Os investigadores descobriram que o "greenwashing" representa uma ameaça para alcançar um mundo "positivo para a natureza", onde o declínio ambiental seja interrompido e a biodiversidade melhore. O conceito de "Natureza Positiva" é semelhante às metas de biodiversidade dos objectivos climáticos "net zero", que prevêem a melhoria da natureza do planeta à escala global, para além dos esforços actuais que visam principalmente a redução de danos.

Uma nova pesquisa explora o desafio do “greenwashing” diante da ideia de “natureza positiva”, que visa deter a degradação ambiental e melhorar a biodiversidade. A investigação destaca a necessidade de uma maior vigilância pública e de normas legais para identificar esforços ambientais genuínos, e destaca os esforços da Austrália para implementar esta filosofia nas suas políticas ambientais.

Natureza positiva: crucial para impedir extinções em massa

A professora da Universidade de Queensland, Martine Maron, que liderou o trabalho, disse que fatores positivos naturais foram cruciais para impedir os atuais eventos de extinção em massa no mundo.

Países de todo o mundo estão a começar a apoiar esta ideia - mais de 90 líderes mundiais assinaram o Compromisso dos Líderes pela Natureza, apelando a um futuro que proteja ativamente a natureza até 2030. Onze das 100 maiores empresas da Fortune do mundo decidiram contribuir para a proteção ativa da natureza.
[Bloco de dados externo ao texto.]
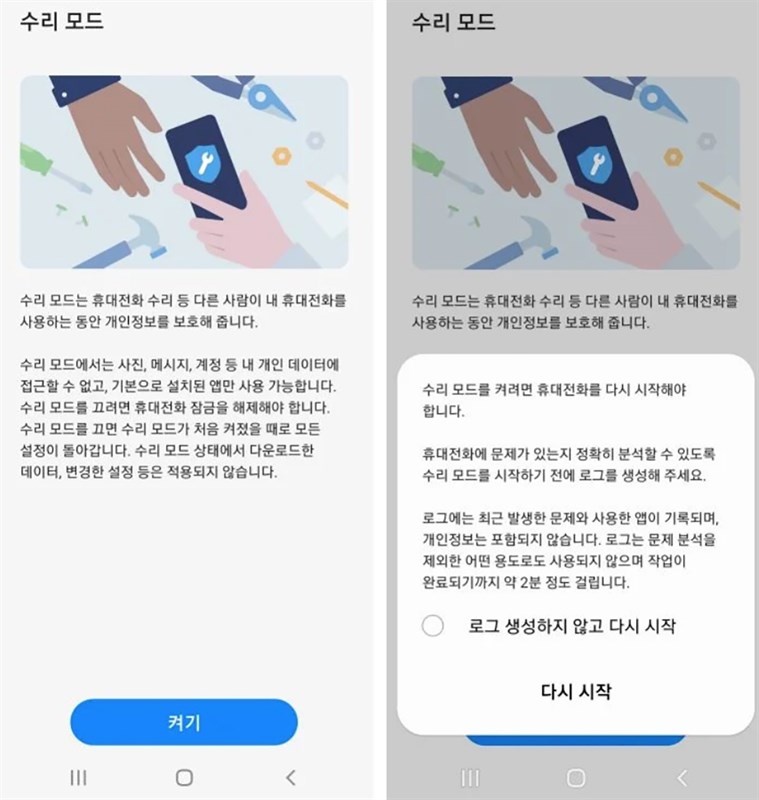 Samsung Repair more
São excelentes notícias, mas estas ambições louváveis ​​não devem ser ignoradas por um conhecido inimigo do movimento ambientalista – o “greenwashing”.

O chamado “greenwashing” refere-se aPublicidade enganosa ou enganosa por parte de uma organização para promover uma imagem pública ambientalmente responsável.
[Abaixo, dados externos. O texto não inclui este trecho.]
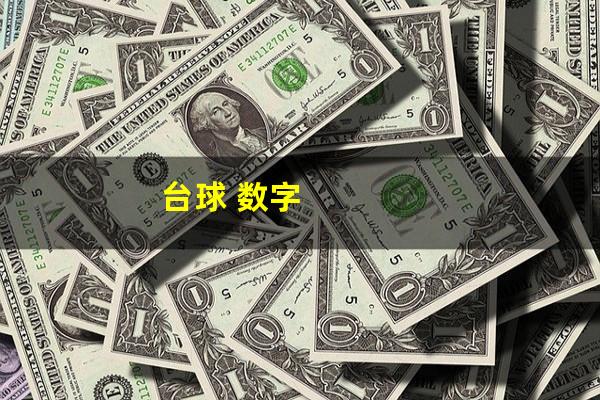 台球 数字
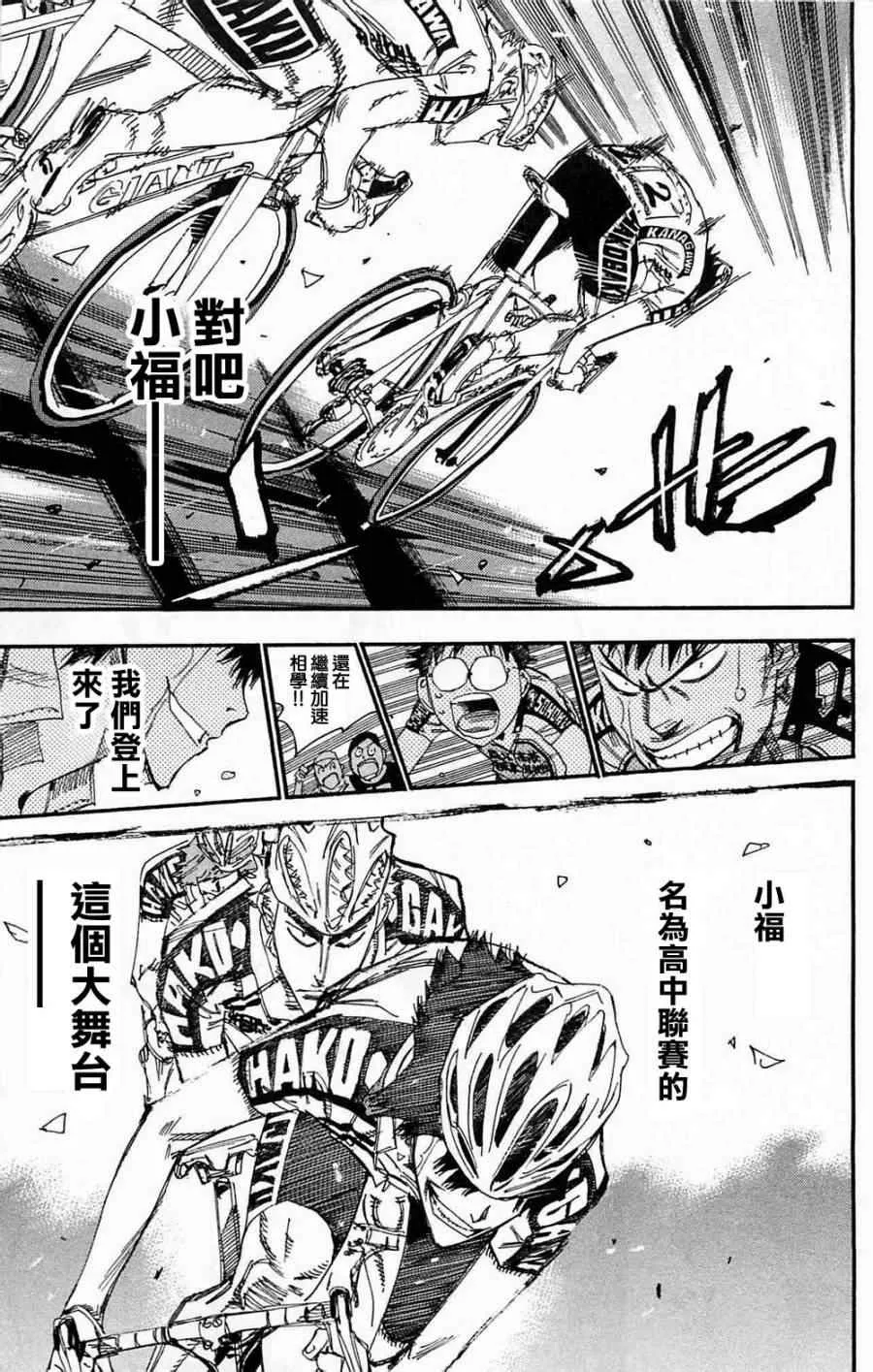 第179话 第10页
O papel da supervisão pública e dos padrões legais

Professor E.J. Milner-Gulland, da Universidade de Oxford, disse esperar que o público não seja enganado.

O professor Milner-Gulland disse: "O que estamos dizendo ao público é que é muito importante examinar essas alegações. Assim como o termo 'net zero', em breve você verá as empresas de quem você compra e os governos em que você vota alegando que estão ativamente protegendo e contribuindo para a natureza. Mas, para ser claro, tal conquista só será possível se mudarmos fundamentalmente a forma como nossas sociedades e economias operam. O que realmente precisamos são de padrões para que fique claro o que é enganoso e que a transparência seja alcançada para que os consumidores e as economias os eleitores podem dizer a diferença entre esforços reais de mudança e desperdício verde."

A Austrália está actualmente a reformar as suas leis ambientais nacionais em torno do conceito de “proteger activamente a natureza”.

O Professor Malone disse: "Para que estas iniciativas alcancem verdadeiramente este objectivo, devem ser substanciais e de longo alcance, evitando a acumulação de novos impactos, particularmente na nossa biodiversidade ameaçada. Centenas de milhares de hectares de habitat ainda são desmatados na Austrália todos os anos, por isso ainda temos um longo caminho a percorrer antes de podermos dizer que somos uma nação positiva para a natureza."